THE REVIEWING OFFICIAL'S RATING BECOMES THE OFFICIAL EVALUATION.
FURTHER, PURSUANT TO REGULATION 40-6, THE IMMEDIATE SUPERVISOR IS
REQUIRED TO SHOW THE APPRAISAL TO THE EMPLOYEE AND DISCUSS ITS CONTENTS
WITH HIM.
4. FOR SEVERAL YEARS PRIOR TO 1979 RESPONDENT WAS CONCERNED ABOUT
THE FACT THAT TOO MANY EMPLOYEES WERE RECEIVING VERY HIGH RATINGS.
UNDER DATE OF FEBRUARY 6, 1978 COMMANDER LYNWOOD E. CLARK SENT A MEMO TO
ALL SUPERVISORS OF CIVILIAN EMPLOYEES. CLARK ADVERTED TO THE FACT THAT
ANNUAL RATING PERIOD FOR COMPLETION OF APPRAISALS WOULD BE MARCH 1-15;
THAT THE SCORES FOR THE APPRAISAL OF KELLY AIR FORCE BASE CIVILIAN
EMPLOYEES HAD BEEN EXTREMELY HIGH (THE BASE-WIDE ARRANGE SCORE FOR MARCH
1977 WAS 97.3). HE STATED IN THE MEMO THAT SUPERVISORS MUST BE MORE
REALISTIC AND OBJECTIVE; THAT APPRAISALS MUST REFLECT DIFFERENCE AMONG
LEVELS OF PERFORMANCE. ALTHOUGH NO SET DISTRIBUTION OF SCORES WERE TO
BE IMPOSED, CLARK MENTIONED THAT AFTER APPRAISALS WERE COMPLETED, THEY
WOULD BE REVIEWED BY HIGHER LEVELS OF MANAGEMENT.
5. IN A MEMO DATED SEPTEMBER 8, 1978, ADDRESSED TO THE VARIOUS
LOGISTICS CENTERS, INCLUDING RESPONDENT, MAJOR GENERAL CARL G. SCHNEIDER
RECITED THE FACT THAT A COMPARATIVE REVIEW OF MARCH 1977 AND 1978
CIVILIAN APPRAISALS DISCLOSED THAT A LARGE NUMBER OF EMPLOYEES RECEIVED
NEAR PERFECT SCORES. EACH INSTALLATION WAS DIRECTED TO DEVELOP A PLAN
TO IMPROVE THE EFFECTIVENESS OF SUCH APPRAISALS FOR THE MARCH 1979
RATING PERIOD. FURTHER, HE STATED THAT RECOGNIZED UNIONS SHOULD BE
INFORMED OF THE PLAN PRIOR TO IMPLEMENTATION; THAT EACH UNION SHOULD BE
GIVEN THE OPPORTUNITY TO MEET AND CONFER RE THE PLAN.

*SUPPLIED DATA*:
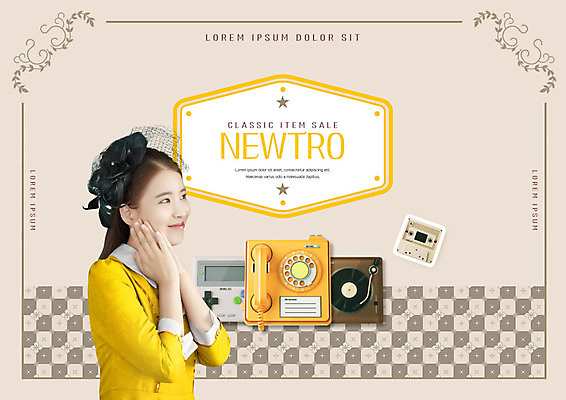 PSD 편집이미지 여자 한명 서기 사람 상반신 20대 성인 타이포그라피 옆모습 노란색 회색 한국인 게임기 전화기 즐거움 레코드플레이어 성인여자한명만 뉴트로 이미지편집 문자 1 감정 뷰포인트 컬러 모션 동양인 청년 복고 여자한명만 성인여자만 파일형식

*TO-DO ITEM A*:
Answer these about the extract on appraisal ratings:
(i) Under which regulation must the immediate supervisor show the appraisal to the employee?
(ii) On what date did Commander Lynwood E. Clark send his memo to all supervisors of civilian employees?
(iii) What did Major General Carl G. Schneider's memo direct each installation to develop?
*TO-DO ITEM B*:
Can you repeat everything in the extract on appraisal ratings from "FURTHER, PURSUANT TO" down to "VERY HIGH RATINGS.", word for word?

*SOLUTION A*:
(i) Regulation 40-6
(ii) February 6, 1978
(iii) A plan to improve the effectiveness of the appraisals for the March 1979 rating period

*SOLUTION B*:
FURTHER, PURSUANT TO REGULATION 40-6, THE IMMEDIATE SUPERVISOR IS
REQUIRED TO SHOW THE APPRAISAL TO THE EMPLOYEE AND DISCUSS ITS CONTENTS
WITH HIM.
4. FOR SEVERAL YEARS PRIOR TO 1979 RESPONDENT WAS CONCERNED ABOUT
THE FACT THAT TOO MANY EMPLOYEES WERE RECEIVING VERY HIGH RATINGS.